Wildflowers in the median
Grass is growing fast in public spaces. Some cities are going "No Mow." Could it work here?
Heavy rains are turning public grass into a small jungle, leaving mowing crews scrambling and residents calling the city-parish to complain.
Some cities are trying another approach: mowing less and replacing turf with native plants and pollinator gardens. Baton Rouge would need to experiment before planting them widely, but the idea deserves a test.
Why it matters: Grass is the easy default for medians and other public spaces. But mowing costs money, burns fuel and creates emissions.
Pollinator gardens can also be far prettier. In the Garden District, public corners have been transformed into small habitats where bees, butterflies and other insects can eat.
The details: Columbia, Missouri, began converting about 26 acres of roadsides and medians from mowed turf into native prairie in 2020.
The effort grew from a 2019 pilot project that created “No Mow Zones” along selected roads.

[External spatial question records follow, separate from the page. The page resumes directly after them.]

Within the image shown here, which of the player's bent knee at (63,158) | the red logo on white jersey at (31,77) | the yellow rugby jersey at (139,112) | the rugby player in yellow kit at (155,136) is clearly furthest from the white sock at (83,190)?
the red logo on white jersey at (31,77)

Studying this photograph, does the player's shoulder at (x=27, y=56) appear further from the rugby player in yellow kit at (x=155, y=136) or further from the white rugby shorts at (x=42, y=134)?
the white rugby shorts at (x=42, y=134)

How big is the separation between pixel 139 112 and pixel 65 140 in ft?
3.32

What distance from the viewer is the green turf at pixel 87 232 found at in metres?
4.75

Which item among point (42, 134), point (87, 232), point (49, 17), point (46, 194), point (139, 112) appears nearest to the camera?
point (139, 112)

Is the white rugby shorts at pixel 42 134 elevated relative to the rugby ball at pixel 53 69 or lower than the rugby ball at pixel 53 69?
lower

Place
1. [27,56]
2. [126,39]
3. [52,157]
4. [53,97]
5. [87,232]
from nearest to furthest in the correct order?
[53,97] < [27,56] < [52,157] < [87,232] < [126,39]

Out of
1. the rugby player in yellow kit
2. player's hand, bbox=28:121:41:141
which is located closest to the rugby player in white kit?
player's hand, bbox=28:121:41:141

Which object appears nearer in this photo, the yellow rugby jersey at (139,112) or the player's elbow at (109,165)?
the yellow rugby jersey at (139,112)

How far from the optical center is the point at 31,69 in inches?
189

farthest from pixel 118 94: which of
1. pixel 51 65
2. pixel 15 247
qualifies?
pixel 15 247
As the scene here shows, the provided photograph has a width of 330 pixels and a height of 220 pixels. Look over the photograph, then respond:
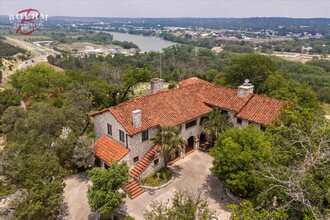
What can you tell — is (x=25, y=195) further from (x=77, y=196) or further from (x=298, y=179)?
(x=298, y=179)

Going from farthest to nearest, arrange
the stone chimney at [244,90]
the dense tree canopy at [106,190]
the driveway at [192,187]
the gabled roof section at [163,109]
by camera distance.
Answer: the stone chimney at [244,90], the gabled roof section at [163,109], the driveway at [192,187], the dense tree canopy at [106,190]

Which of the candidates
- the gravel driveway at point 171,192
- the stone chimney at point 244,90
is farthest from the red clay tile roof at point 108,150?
the stone chimney at point 244,90

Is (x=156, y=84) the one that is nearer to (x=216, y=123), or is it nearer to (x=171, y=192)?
(x=216, y=123)

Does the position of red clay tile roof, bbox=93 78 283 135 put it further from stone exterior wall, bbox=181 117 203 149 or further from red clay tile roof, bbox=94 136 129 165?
red clay tile roof, bbox=94 136 129 165

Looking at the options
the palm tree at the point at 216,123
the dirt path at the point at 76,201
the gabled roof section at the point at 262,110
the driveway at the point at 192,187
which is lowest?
the dirt path at the point at 76,201

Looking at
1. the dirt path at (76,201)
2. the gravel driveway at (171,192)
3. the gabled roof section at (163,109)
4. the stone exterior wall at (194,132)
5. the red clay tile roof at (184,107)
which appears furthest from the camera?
the stone exterior wall at (194,132)

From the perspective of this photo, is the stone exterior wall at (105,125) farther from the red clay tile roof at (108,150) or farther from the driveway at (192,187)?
the driveway at (192,187)
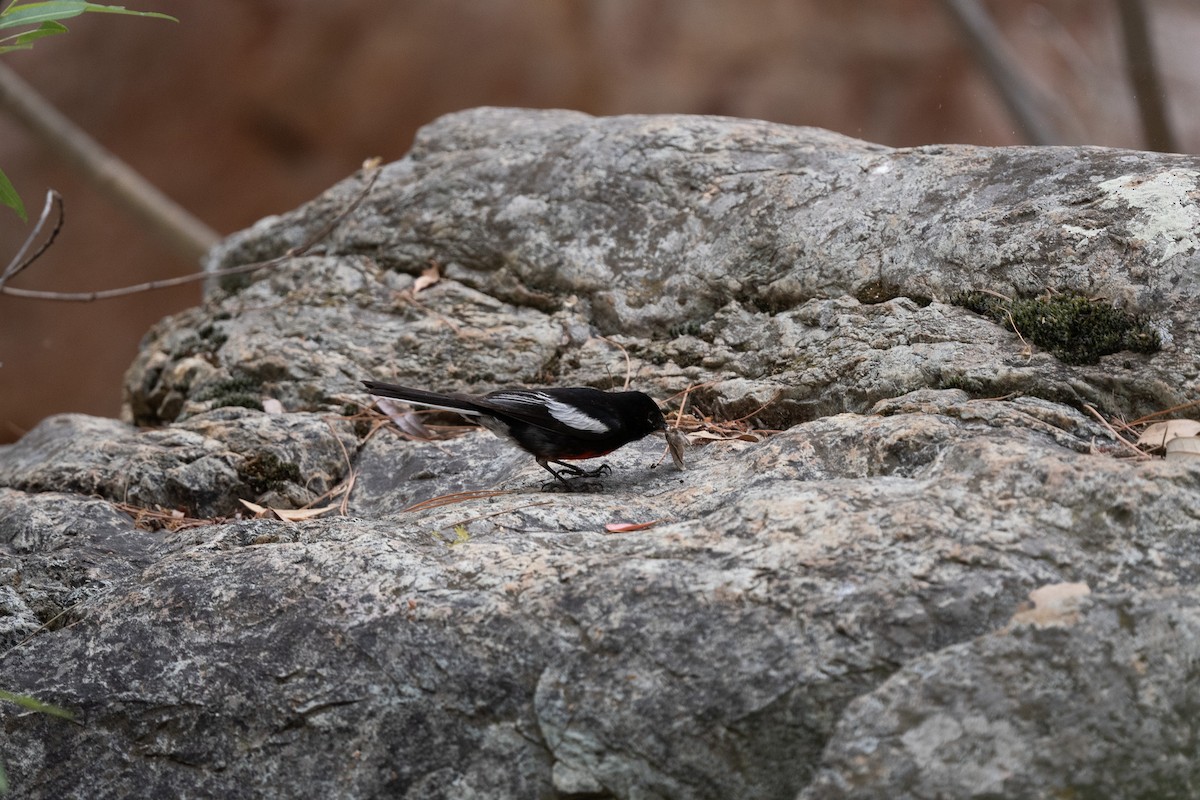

Columbia estimates the program saves the city as much as $280,000 a year.
The Baton Rouge angle: Plants grow with unusual enthusiasm in south Louisiana, which could make pollinator gardens harder to manage here, says Sage Roberts Foley, executive director of Baton Rouge Green.
But harder does not mean impossible.
“It would seem harder here, but that is not a reason not to try,” Foley says. “In Louisiana, we would have to find our own way.”
The catch: Native gardens can look unruly while the plants are becoming established. Some residents will see a future habitat. Others will see weeds and file a 311 complaint.
Columbia anticipated that problem and paired its program with public education. Baton Rouge would have to do the same.
Bottom line: The parish does not need to surrender every median to the bees. But a few carefully chosen experiments could reveal whether less mowing would save money, reduce emissions and make Baton Rouge a little more beautiful.